- TEXT -
╭──

Ende 2013 feierte das SchwuZ seine Neueröffnung in den ehemaligen Räumen der Neuköllner Kindl-Brauerei. Heute bietet der Club Platz für etwa 1.000 Menschen und beherbergt rund 260 Veranstaltungen pro Jahr. (taz)
Auch jetzt möchte Geschäftsführer Winkler-Ohm nur ungern über das Thema reden, denn: „Egal, was ich sage: Ich verletze entweder die Menschen auf der einen Seite – also die, die Diskriminierung erfahren haben – oder die auf der anderen Seite, also unsere Mitarbeitenden.“
Aber in einem ist er eindeutig: „Es sind Verletzungen entstanden – dafür können wir uns einfach nur entschuldigen.“ Und Winkler-Ohm betont: „Wir haben inzwischen vieles in die Wege geleitet, damit sich so ein Vorfall möglichst nicht wiederholt.“
So habe er zahlreiche in den Konflikt Involvierte an einen Tisch geholt: Vertreter*innen der Menschen, die Diskriminierungen erfahren haben, genauso wie die eigenen Mitarbeiter*innen. Zudem gab es ein Gespräch mit der Organisation „White Guilt Clean Up“, die von Vertreter*innen der Betroffenen vorgeschlagen wurde. Diese wolle noch einmal mit beiden Seiten des Konflikts sprechen und am Ende einen Plan vorlegen, was das SchwuZ in Zukunft besser machen kann.

╰──

- AUFGABEN -
a. Prüfe anhand des Textes über das SchwuZ, ob die folgenden Aussagen zutreffen, und antworte jeweils mit Ja oder Nein samt den ausschlaggebenden Worten des Textes als wörtlichem Zitat: (i) Der Club bietet heute Platz für etwa 1.000 Menschen. (ii) Die Organisation „White Guilt Clean Up“ wurde vom Geschäftsführer vorgeschlagen. (iii) Die Neueröffnung fand Ende 2015 statt.
b. Nenne alle Zahlenangaben, die im Text über das SchwuZ vorkommen.
c. Kopiere aus dem Text über das SchwuZ wortgetreu die Passage, die mit „Ende 2013 feierte“ beginnt und sich bis einschließlich „pro Jahr. (taz)“ erstreckt.
Die Einträge haben hierfür keinerlei Bedeutung.

- VORLIEGENDE EINTRÄGE -

╭──

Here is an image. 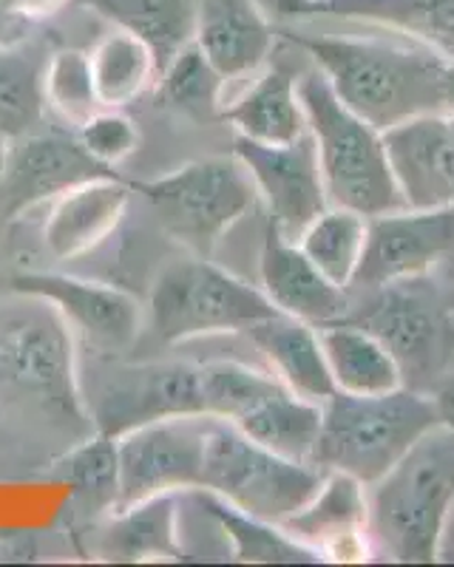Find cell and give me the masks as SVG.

╰──
╭──

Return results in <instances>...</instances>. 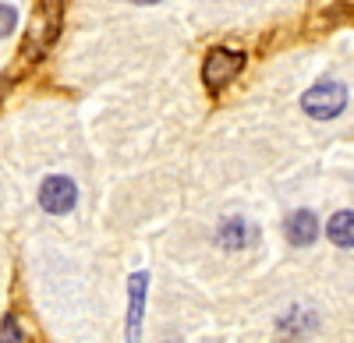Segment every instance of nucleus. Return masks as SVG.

╰──

- DIE ANTWORTEN -
a.
(i) Ja: „Heute bietet der Club Platz für etwa 1.000 Menschen“
(ii) Nein: „die von Vertreter*innen der Betroffenen vorgeschlagen wurde“
(iii) Nein: „Ende 2013 feierte das SchwuZ seine Neueröffnung“

b. 2013, 1.000, 260

c.
Ende 2013 feierte das SchwuZ seine Neueröffnung in den ehemaligen Räumen der Neuköllner Kindl-Brauerei. Heute bietet der Club Platz für etwa 1.000 Menschen und beherbergt rund 260 Veranstaltungen pro Jahr. (taz)